I take a great interest in the post-mortems of system outage, but not from a wish to gloat about the misfortune of others; a misplaced schadenfreude or epicaricacy. It is to see how well the alerting, detection, instrumentation and recovery took place. I realise that a lot of these accounts are never made public, but when they are, they often show a lot of information that is useful to many of us. Because of the detail of the events, it is often possible to pick out many of the things done right, beyond the more obvious account of the things done wrong. You can be reading about a simple operator-error due to poor team-work, when suddenly being struck by the rapidity of the subsequent alert, and the coordinated response that rescued the downed service. I find great value in reading beyond the obvious mistakes to revel in the description of the way that the system was recovered.
When developing any technology, we learn so much when things go wrong: Transport technology and practice, for example, developed, and continues to evolve, through an intense study of what happened in accidents and incidents. Inquiries can change industry practice within months. In IT, we are curiously reticent about their disasters, whether they are security breaches, system downtime, or data-loss, perhaps because there are generally no flames and it is rare for people to die as a consequence. IT companies tend to publish their post-mortems on the death of IT systems only when compelled to. Many of the accounts of IT disasters have become required reading for any IT professional, but these accounts are the exception, and so often we are left in the dark. In the absence of obvious victims it is difficult to compel companies to publish accounts of catastrophic mistakes and the subsequent recovery process.

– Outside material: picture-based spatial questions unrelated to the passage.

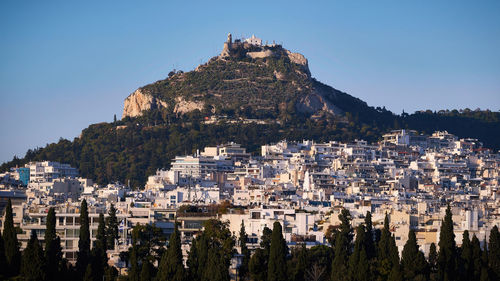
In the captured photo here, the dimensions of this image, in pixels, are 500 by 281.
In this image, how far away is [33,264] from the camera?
2504 inches

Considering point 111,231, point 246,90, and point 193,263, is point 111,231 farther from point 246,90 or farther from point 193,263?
point 246,90

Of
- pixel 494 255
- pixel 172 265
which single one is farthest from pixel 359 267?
pixel 172 265

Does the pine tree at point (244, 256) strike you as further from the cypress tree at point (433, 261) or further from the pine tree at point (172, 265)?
the cypress tree at point (433, 261)

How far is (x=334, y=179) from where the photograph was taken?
118 m

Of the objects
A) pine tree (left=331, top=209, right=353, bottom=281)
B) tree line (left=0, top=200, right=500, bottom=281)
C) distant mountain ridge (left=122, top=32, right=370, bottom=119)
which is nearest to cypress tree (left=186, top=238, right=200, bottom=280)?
tree line (left=0, top=200, right=500, bottom=281)

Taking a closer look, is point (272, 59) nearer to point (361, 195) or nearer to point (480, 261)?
point (361, 195)

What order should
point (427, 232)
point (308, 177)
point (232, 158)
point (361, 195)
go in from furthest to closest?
point (232, 158) → point (308, 177) → point (361, 195) → point (427, 232)

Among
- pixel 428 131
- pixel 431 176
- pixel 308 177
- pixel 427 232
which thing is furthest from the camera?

We’re getting better at reporting certain IT traumas, as when Cloud Services vanish, or when the personal information from a dating site is published on the Dark Web. I’d like to see more information about disasters in delivering IT initiatives too, particularly in public services, especially if there was a successful recovery. I suspect that poor communications and weak stakeholder-management underlie a lot of these failures, but it would be far better to be able to judge from the evidence. Until we can get clear evidence of the cause of failure and learn from effective ways of recovery, we’ll continue to ‘evolve’ development and delivery techniques in a haphazard and unscientific way.